I live alone in a decent sized place (1340 sq ft) so have some room.  I have a 3 x 6-1/2' x 7-1/2' flowering space with a 1000W HPS, a 2 x 4 x 4 space for vegging with a 4' 4 tube T5 and a 2 x 2 x 4 space for cloning with CFLs.


----------



## ChatNoir (Aug 16, 2008)

The Hemp Goddess said:
			
		

> I live alone in a decent sized place (1340 sq ft) so have some room.  I have a 3 x 6-1/2' x 7-1/2' flowering space with a 1000W HPS, a 2 x 4 x 4 space for vegging with a 4' 4 tube T5 and a 2 x 2 x 4 space for cloning with CFLs.



Isn't 4x250W better than 1000W for homogeneous lighting?

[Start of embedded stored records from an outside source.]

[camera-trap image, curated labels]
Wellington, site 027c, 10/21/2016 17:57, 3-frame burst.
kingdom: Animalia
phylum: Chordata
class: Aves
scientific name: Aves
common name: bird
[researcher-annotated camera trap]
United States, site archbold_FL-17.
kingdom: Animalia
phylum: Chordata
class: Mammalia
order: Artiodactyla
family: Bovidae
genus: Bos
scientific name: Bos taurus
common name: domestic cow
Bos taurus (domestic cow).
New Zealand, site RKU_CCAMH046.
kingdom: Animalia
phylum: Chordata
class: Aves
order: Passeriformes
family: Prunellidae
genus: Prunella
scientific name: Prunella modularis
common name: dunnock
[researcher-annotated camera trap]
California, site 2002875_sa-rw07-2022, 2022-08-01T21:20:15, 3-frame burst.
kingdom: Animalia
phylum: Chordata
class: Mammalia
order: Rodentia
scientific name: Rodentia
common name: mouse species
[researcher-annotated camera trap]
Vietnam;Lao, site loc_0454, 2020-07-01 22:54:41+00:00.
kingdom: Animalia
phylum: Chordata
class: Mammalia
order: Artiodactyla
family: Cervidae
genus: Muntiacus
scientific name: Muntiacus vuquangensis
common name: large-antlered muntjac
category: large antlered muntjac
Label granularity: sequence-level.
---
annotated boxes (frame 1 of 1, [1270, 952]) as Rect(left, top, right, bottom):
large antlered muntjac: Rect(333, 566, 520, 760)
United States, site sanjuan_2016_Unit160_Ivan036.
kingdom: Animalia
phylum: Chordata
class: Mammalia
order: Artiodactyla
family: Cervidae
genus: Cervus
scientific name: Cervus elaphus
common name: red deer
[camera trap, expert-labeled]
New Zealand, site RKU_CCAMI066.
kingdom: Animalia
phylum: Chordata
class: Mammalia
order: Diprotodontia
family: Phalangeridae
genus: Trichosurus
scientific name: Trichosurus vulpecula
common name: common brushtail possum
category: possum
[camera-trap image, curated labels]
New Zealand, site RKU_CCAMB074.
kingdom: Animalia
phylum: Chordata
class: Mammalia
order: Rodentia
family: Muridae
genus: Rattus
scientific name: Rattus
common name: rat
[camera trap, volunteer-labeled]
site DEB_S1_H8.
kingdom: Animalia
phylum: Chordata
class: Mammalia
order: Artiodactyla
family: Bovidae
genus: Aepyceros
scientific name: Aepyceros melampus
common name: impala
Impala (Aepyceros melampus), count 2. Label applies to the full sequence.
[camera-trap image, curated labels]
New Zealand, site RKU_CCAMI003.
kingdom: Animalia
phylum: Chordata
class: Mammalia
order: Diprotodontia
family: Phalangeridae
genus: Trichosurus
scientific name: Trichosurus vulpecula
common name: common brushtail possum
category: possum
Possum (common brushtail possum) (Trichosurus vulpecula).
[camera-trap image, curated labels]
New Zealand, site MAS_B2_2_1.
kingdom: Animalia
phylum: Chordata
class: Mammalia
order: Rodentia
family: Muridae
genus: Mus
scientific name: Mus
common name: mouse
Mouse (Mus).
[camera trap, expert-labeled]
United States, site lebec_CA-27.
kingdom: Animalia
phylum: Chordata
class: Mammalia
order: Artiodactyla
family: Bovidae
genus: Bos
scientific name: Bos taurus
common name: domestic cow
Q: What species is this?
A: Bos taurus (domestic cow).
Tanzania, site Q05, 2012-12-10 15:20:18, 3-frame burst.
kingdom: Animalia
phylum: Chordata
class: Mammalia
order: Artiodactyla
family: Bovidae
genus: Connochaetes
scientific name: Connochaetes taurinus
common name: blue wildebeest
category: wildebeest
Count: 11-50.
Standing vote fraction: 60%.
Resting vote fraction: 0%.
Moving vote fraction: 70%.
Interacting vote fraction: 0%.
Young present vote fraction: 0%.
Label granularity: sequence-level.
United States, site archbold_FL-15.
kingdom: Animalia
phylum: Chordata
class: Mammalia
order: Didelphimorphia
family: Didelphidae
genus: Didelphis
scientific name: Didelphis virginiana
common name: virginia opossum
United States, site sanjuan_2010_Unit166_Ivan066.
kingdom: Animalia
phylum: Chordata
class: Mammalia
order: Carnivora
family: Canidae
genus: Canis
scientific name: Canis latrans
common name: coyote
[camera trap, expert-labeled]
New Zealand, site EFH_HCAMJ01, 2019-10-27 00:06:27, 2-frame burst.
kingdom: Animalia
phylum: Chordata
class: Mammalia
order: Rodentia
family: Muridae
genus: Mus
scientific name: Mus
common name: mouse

P.S I felt ashamed by wasting my space, my home is 1333sq ft and I live alone, growing in a closet instead of hole room =(


----------



## KGB30 (Aug 16, 2008)

ChatNoir said:
			
		

> Your situation is problematic mate, not mine.


 

I feel the love buddy..lol


----------



## ChatNoir (Aug 16, 2008)

KGB30 said:
			
		

> I feel the love buddy..lol



That is another story, I feel cold walls, living alone in a huge place takes the toll... Anyways, I will devote rooms to my babies, ones step at a time.


----------